Taylor was crucifer that day at the Cathedral, so we had to be at church early. While Taylor got robed, Zack and I had twenty minutes to wait before the service began. We both welcomed the chance to be together in a space where many turbulent hearts had found peace.
Then the church began to fill; Mieka and our granddaughters joined us and the organist struck the chord of the processional hymn.
Mieka was pale and her eyes were deeply shadowed, but her chin was high and her shoulders were squared. As they always did when they weren’t serving, Madeleine and Lena took paper and markers out of their backpack and made drawings of girls with fancy hair. It was a Sunday service like every other Sunday service, and yet everything had changed. During the Lord’s prayer, Mieka and I both stumbled over the line “Forgive us our trespasses as we forgive those who trespass against us.”
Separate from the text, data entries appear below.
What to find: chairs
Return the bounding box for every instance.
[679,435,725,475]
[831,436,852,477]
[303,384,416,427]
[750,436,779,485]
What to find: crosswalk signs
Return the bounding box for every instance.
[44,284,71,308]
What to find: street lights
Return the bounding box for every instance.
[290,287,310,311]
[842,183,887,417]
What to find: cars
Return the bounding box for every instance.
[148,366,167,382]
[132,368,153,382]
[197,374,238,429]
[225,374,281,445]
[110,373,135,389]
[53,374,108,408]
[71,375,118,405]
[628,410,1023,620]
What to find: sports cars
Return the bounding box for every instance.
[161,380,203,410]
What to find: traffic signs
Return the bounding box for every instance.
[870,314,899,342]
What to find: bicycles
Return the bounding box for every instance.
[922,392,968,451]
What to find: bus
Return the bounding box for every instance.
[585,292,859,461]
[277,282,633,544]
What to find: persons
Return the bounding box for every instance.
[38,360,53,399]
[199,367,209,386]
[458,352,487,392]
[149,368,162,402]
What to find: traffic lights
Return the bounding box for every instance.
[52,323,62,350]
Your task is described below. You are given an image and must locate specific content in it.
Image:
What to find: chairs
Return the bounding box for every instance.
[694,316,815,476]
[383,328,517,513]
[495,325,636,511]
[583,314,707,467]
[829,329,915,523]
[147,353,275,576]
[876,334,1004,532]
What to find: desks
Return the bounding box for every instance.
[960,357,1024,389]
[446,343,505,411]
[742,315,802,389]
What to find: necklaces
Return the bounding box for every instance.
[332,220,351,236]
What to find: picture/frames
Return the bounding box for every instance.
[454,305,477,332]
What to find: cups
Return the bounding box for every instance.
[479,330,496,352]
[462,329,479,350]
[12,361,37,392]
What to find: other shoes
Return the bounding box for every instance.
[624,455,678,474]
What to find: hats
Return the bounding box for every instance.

When the service was over, the girls spotted friends and went to join them and Zack zeroed in on the dean. Mieka and I stayed in our pew and waited for Taylor. “It was good to have you beside me today,” I said.
“Same here,” Mieka said. “I notice we both had a problem with the line about forgiving those who trespass against us.”
“We’ll get there,” I said.
“It’s going to be a while for me,” Mieka said. “Maybe I’ll never get there. Last night after the kids went to bed, I boxed up all the pictures of Ian I’d put up around the house and the photo albums I was always showing the girls and took them to the garage. Jill’s stuff was still in the guest room, so after I’d finished with the photos of Ian, I packed up her things. I felt sick even touching her clothes. When I was through I called Pete and Angus to come over for a beer.”
“You’re brothers are stoic with me,” I said. “How are they really doing?”
“Angus is okay. He was young when Ian died and as we all know, Ian didn’t spend much time with us. Peter’s very angry. Neither of them wanted to hear the clips.”
“Well, that’s a blessing,” I said. “What are you going to do with them?”